Simultaneous Input and Parameter Estimation of Hysteretic Structural Systems Using Quasi-Monte Carlo-Simulation-Based Minimum Variance Unbiased Estimator
This work proposes an efficient identification scheme for simultaneous input and parameter estimation of the hysteretic systems. For this purpose, a quasi-Monte Carlo (QMC)-simulation-based approach is adopted, where the sigma point generation scheme is coupled with a minimum variance unbiased estimator. In this process, additional bounds and constraints on the parameters are introduced to control the stability and convergence.
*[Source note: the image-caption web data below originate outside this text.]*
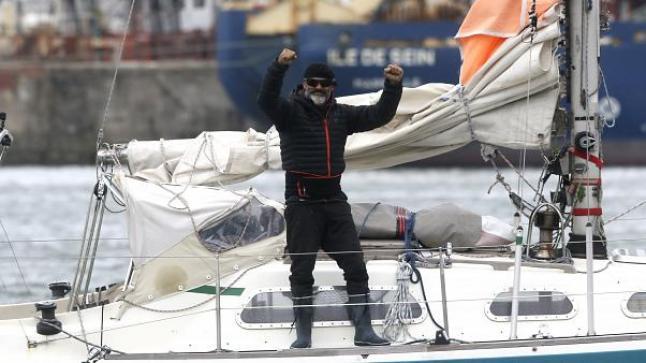 أرجنتيني يقضي ثلاث أشهر فالبحر لروية والديه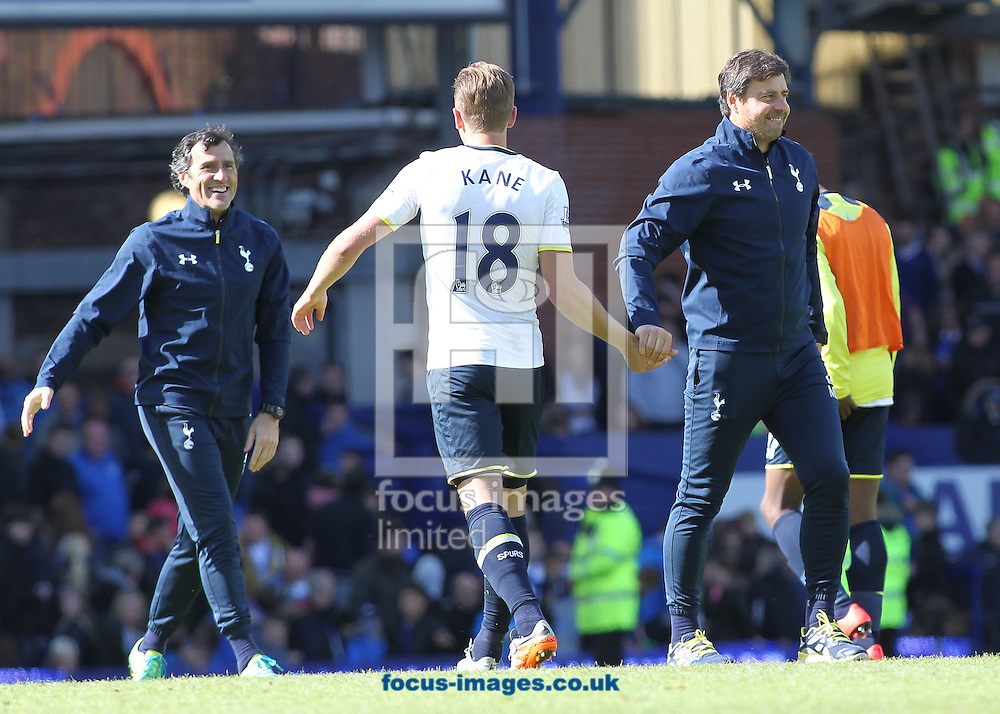 Mauricio Pochettino, manager of Tottenham Hotspur congratulates Harry Kane after the Barclays Premier League match against Everton at Goodison Park, Liverpool.<br /> Picture by Michael Sedgwick/Focus Images Ltd +44 7900 363072<br /> 24/05/2015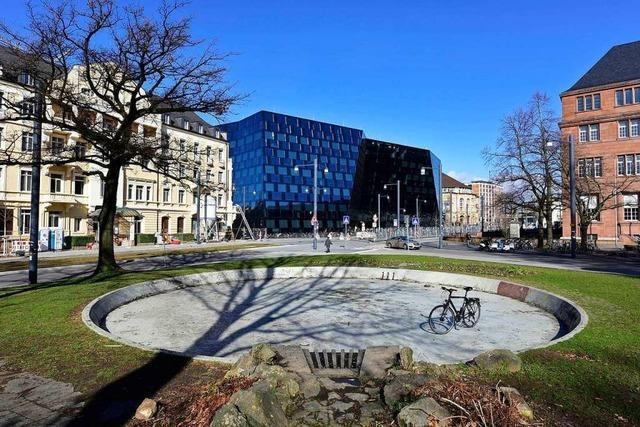 Fahrradstellplätze: Tango-Brunnen soll Rad-Parkhaus weichen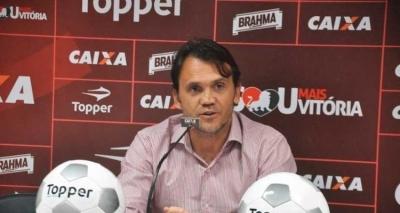 Petkovic nega contratação de Carpegiani: 'Não fechamos com nenhum técnico'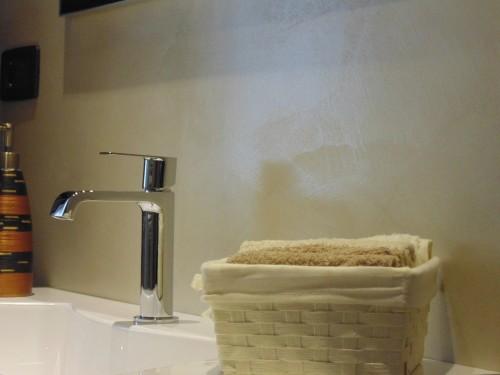 Bagno in resina beige con decoro spiazzo for Bagni in resina immagini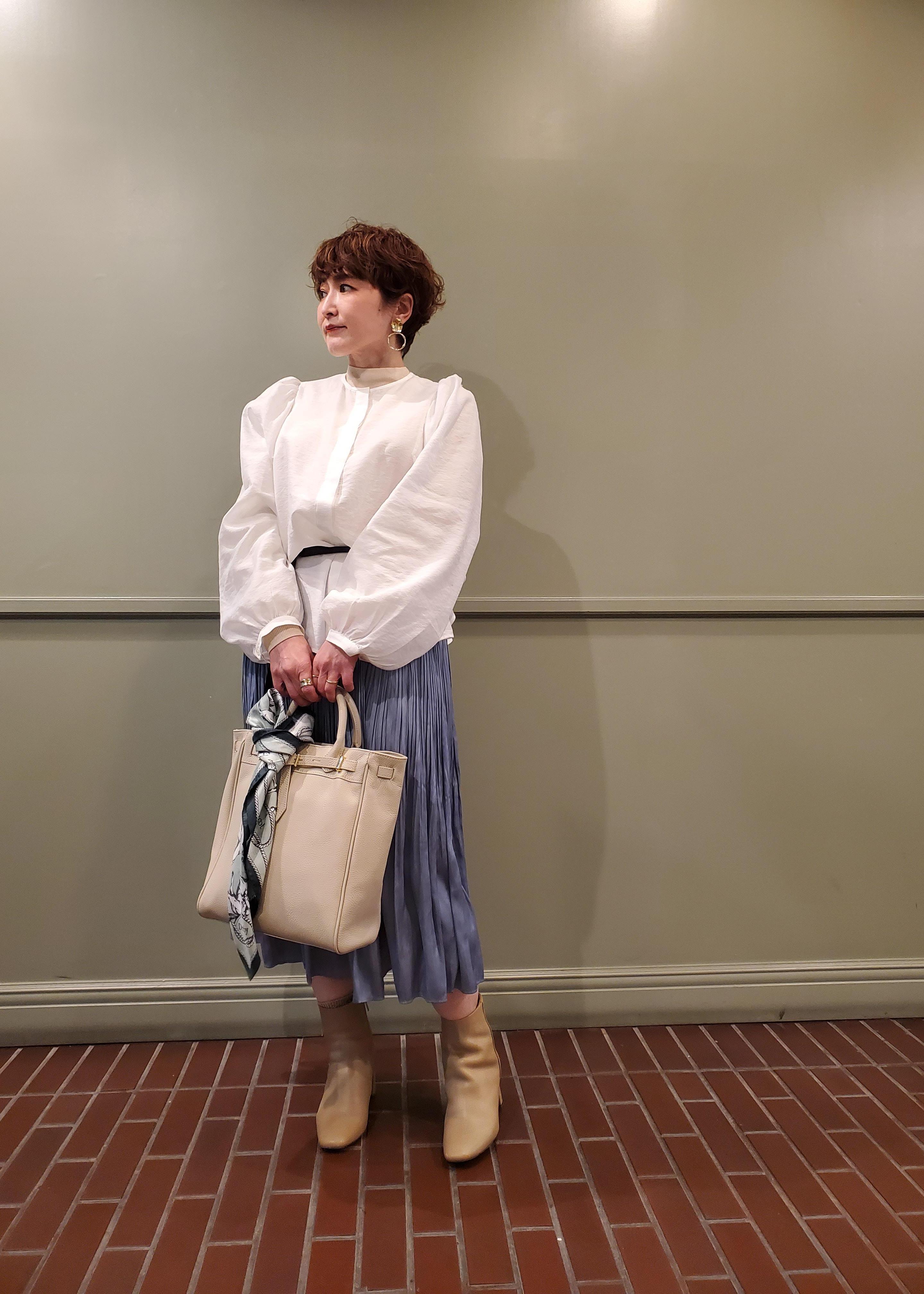 ROPE'の【21SS】リバイバル柄スカーフを使ったコーディネートを紹介します。|Rakuten Fashion(楽天ファッション/旧楽天ブランドアベニュー)1096727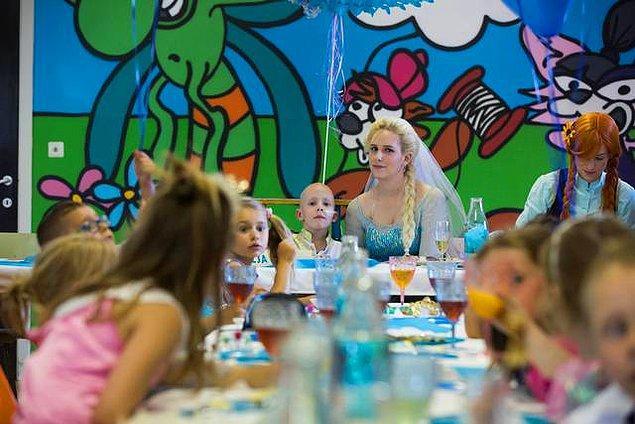 Düğünün sonunda Jayden ve arkadaşları için yemekler hazırlanmış ve oyunlar oynatılmış.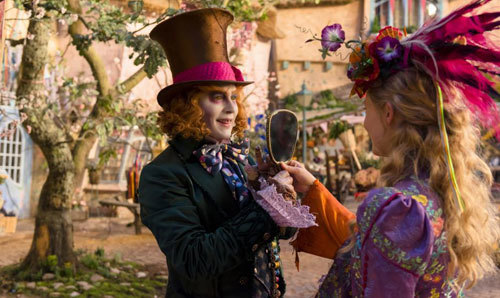 Alice returns to the whimsical world of Underland and travels back in time to save the Mad Hatter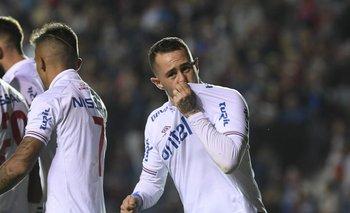 Rodrigo Amaral celebra su gol ante Defensor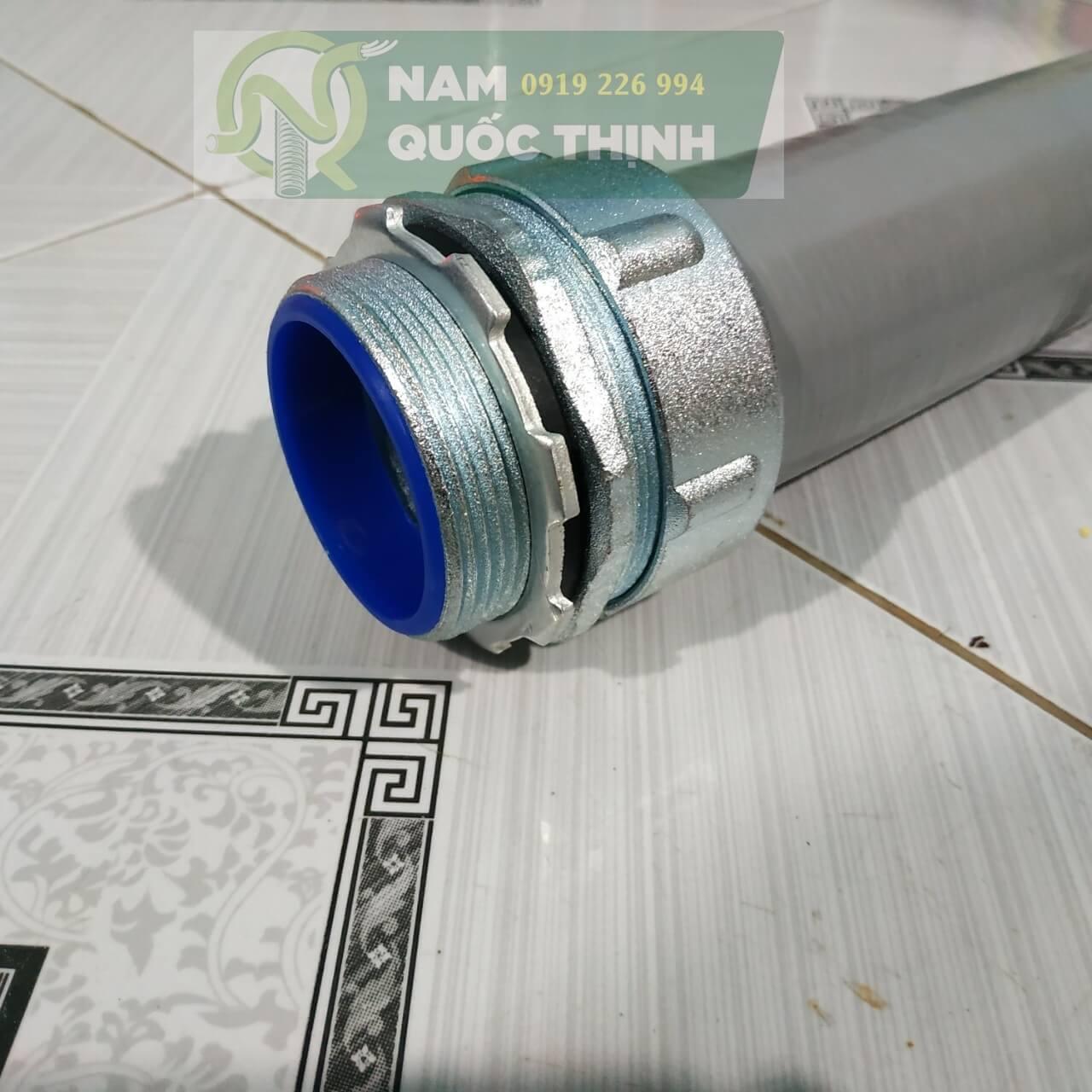 Đầu nối ống ruột gà kín nước vào box điện phi 60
The accuracy of the proposed algorithm is validated using a synthetic experiment on a frame whose nonlinear behavior is characterized by the Bouc–Wen–Baber–Noori model, that is, with degradation and pinching. Once the proposed algorithm is validated, its performance is further demonstrated using the shake table test of a full-scale bridge pier. The identified parameters in this case are utilized for damage quantification using a modified Park and Ang damage index. Overall, this study shows the robustness of the proposed algorithm for combined input estimation and condition assessment of inelastic reinforced concrete structures with a significant level of accuracy.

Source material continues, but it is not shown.